The precise prediction of molecular properties can greatly accelerate the development of new drugs. However, in silico molecular property prediction approaches have been limited so far to assays for which large amounts of data are available. In this study, we develop a new computational approach leveraging both the textual description of the assay of interest and the chemical structure of target compounds. By combining these two sources of information via self-supervised learning, our tool can provide accurate predictions for assays where no measurements are available. Remarkably, our approach achieves state-of-the-art performance on the FS-Mol benchmark for zero-shot prediction, outperforming a wide variety of deep learning approaches. Additionally, we demonstrate how our tool can be used for tailoring screening libraries for the assay of interest, showing promising performance in a retrospective case study on a high-throughput screening campaign. By accelerating the early identification of active molecules in drug discovery and development, this method has the potential to streamline the identification of novel therapeutics.
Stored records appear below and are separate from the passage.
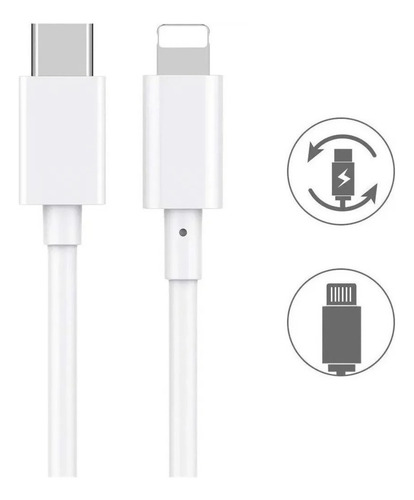 Carregador Compatível Com Apple Carregador Rapido Carregador Homologado Pela Anatel Carregador Fast Fonte Usb-c 20w Turbo Compatível 8 x xr 11 12 12 pro 13 13 pro 13 pro max 14 14 pro 14 pro max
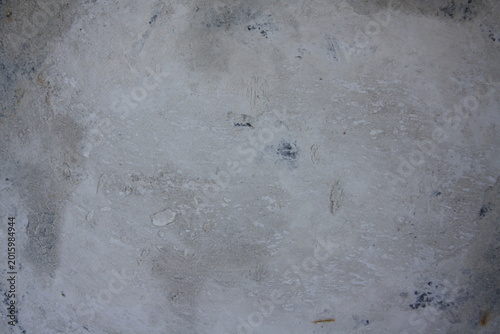 Foto grunge wall background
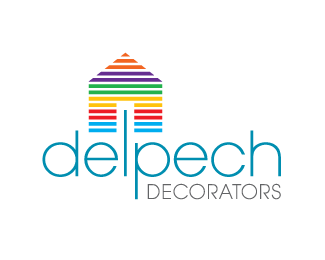 Delpech Decorators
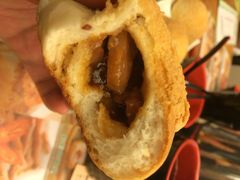 iphone_upload_pic-添好运点心专门店(深水埗店)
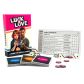 Luck and Love Erotisch spel voor koppels
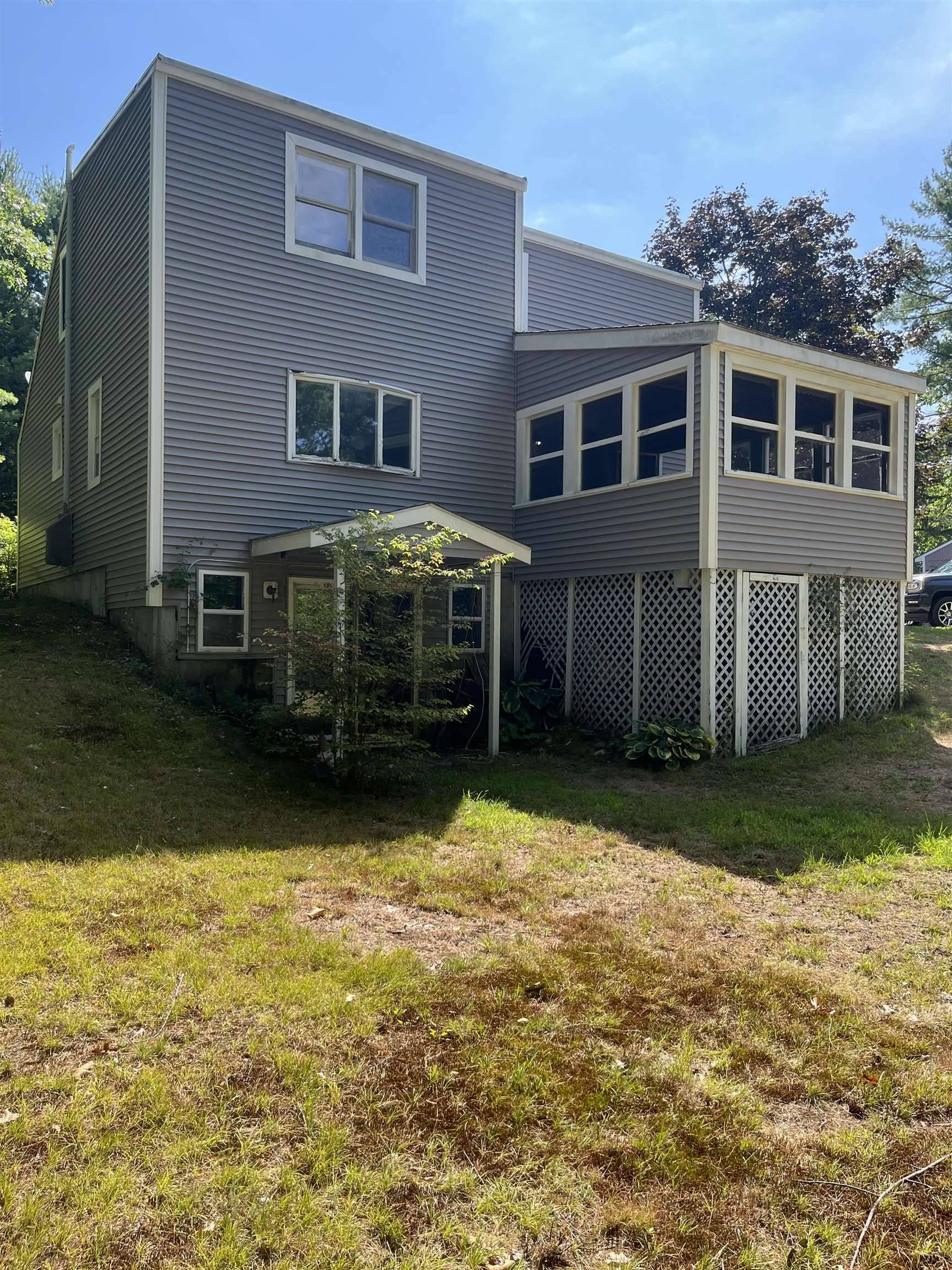 Brookline, NH 03033,242 Route 13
![Graphical abstract](toc.svg)

## Usage

The pretrained model can be used by installing TwinBooster using pip and is easy to use.
Alternatively, the pretrained models can be downloaded using these links:

- [Barlow Twins model](https://syncandshare.lrz.de/getlink/fiADekHXeowm6nLF26FF3G/bt_model.tar.xz)
- [LightGBM model](https://syncandshare.lrz.de/getlink/fiqhascTvBGiMq7hNu3PK/lgbm_model.tar.xz)

```python
!pip install twinbooster

import pandas as pd
import twinbooster

# Download models
twinbooster.download_models()

# Init model
tb = twinbooster.TwinBooster()

# Provide SMILES-bioassay pairs
smiles = [
"CC1=CC(=CC=C1)CS(=O)(=O)C2=NN=C(O2)[C@H](CC3=CC=CC=C3)NC(=O)OC(C)(C)C",
"CCC(C)(C)NC(=O)C(C1=CC=C(O1)C)N(CC2=CC=CS2)C(=O)CN3C4=CC=CC=C4N=N3",
"CC(C)(C)NC(=O)CSC1=NC(=CC(=O)N1)C2=CC=CC=C2",
"CCOC(=O)C1C2C=CC3(C1C(=O)N(C3)CC4=CC=CO4)O2"
]

description = "HTS for small molecule inhibitors of CHOP to regulate the unfolded protein response to ER stress. Many genetic and environmental diseases result from defective protein folding within the secretory pathway so that aberrantly folded proteins are recognized by the cellular surveillance system and retained within the endoplasmic reticulum (ER). Under conditions of malfolded protein accumulation, the cell activates the Unfolded Protein Response (UPR) to clear the malfolded proteins, and if unsuccessful, initiates a cell death response. Preliminary studies have shown that CHOP is a crucial factor in the apoptotic arm of the UPR; XBP1 activates genes encoding ER protein chaperones and thereby mediates the adaptive UPR response to increase clearance of malfolded proteins. Inhibition of CHOP is hypothesized to enhance survival by preventing UPR programmed cell death. There are currently no known small molecule CHOP inhibitors either for laboratory or clinical use."

# Predict
pred, conf = tb.predict(smiles, description, get_confidence=True)
df = pd.DataFrame({"SMILES": smiles, "Prediction": pred, "Confidence": conf})

# Show predictions
df.head()

```

An example notebook can be found here [`twinbooster_example.ipynb`](./twinbooster_example.ipynb).